To help tackle these issues, companies specialising in this field can also use digital image correlation technologies to carry out regular inspections, neutron measurements, temperature measurements, gas metrology, and materials testing and evaluation to support the national and global challenge of clean energy transition.
The use of robotic technologies
As decommissioning of redundant nuclear sites and extending the lifetime of existing infrastructure in the sector is another major issue that requires closer attention, industry operators have concentrated their efforts to incorporate robotics.
Chris Froud, senior associate and patent attorney in the electronics, computing & physics group at European intellectual property firm, Withers & Rogers says: “A lot of decommissioning work is still done by humans. However, nuclear environments are generally inhospitable to humans, either because they are radioactive or physically difficult to access.

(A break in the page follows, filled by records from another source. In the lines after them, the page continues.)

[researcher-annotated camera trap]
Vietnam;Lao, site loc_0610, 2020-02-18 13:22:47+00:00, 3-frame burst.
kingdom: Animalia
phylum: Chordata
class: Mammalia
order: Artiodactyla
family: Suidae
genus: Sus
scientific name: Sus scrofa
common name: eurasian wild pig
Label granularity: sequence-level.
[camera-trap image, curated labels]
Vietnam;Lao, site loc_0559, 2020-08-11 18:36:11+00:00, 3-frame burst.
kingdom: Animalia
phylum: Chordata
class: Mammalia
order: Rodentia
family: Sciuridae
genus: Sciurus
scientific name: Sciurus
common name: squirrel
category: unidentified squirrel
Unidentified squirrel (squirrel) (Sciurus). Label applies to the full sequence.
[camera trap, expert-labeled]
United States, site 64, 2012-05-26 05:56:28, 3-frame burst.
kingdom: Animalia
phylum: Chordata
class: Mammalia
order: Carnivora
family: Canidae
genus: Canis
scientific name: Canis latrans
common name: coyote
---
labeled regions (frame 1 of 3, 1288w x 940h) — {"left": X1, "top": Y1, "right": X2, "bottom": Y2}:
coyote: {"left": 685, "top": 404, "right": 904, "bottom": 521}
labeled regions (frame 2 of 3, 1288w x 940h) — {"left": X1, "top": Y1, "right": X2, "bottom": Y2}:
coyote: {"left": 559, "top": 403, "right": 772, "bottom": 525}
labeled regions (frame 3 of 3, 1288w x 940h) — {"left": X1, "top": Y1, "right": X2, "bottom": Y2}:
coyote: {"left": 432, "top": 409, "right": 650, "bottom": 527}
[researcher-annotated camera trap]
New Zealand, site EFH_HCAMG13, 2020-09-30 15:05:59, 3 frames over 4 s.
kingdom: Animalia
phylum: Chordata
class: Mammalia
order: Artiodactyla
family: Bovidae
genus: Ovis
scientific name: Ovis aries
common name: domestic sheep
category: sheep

As a result, workers have to wear multi-layered, air-fed suits while trying to operate heavy tools – this can be dangerous, tiring, and inefficient.
“Even when working in this way, there is still a considerable amount of high-level radioactive waste that humans can’t come into contact with, which has to be dealt with remotely.”
/ There is still a considerable amount of high-level radioactive waste that humans can’t come into contact with. /
In a recent development, Swiss drone company Flyability has just launched an indoor drone aimed at helping nuclear facility workers be better protected from low radiation exposure levels.
The drone is equipped with a radiation sensor for conducting inspections at nuclear facilities, and is also designed to be tolerant to collisions so that the technology can also be used for inspection in dark and confined spaces where crashing is much more likely.
Used in such hazardous environments, robots could reduce human exposure to danger and increase efficiency and safety while reducing operating costs.
However, once unleashed, the innovation stream knows no boundaries.
Froud says: “Some current research programmes are exploring whether machine learning might be used to enable robots to pick and place random items in logistics spaces or on production lines.
“By employing similar technology, it may be possible to repurpose solutions for the nuclear industry. Techniques could also be adopted from other sectors that are already actively exploring remote robotic solutions, such as telesurgery.”
While technologies developed for applications in other industries will need to be tailored to meet the unique challenges of the nuclear industry, for example to cope with high levels of radiation, Froud also points out the possibility of transferring technology developed for the nuclear sector into other extreme environments.
In a nutshell, the global nuclear energy scene is investing considerable efforts and capital to help make the energy source a stable ally during the clean energy transition. It remains to be seen whether this sector’s strides to incorporate innovative techniques and optimise its work will be appreciated and whether nuclear power will successfully challenge the stigma attached to it.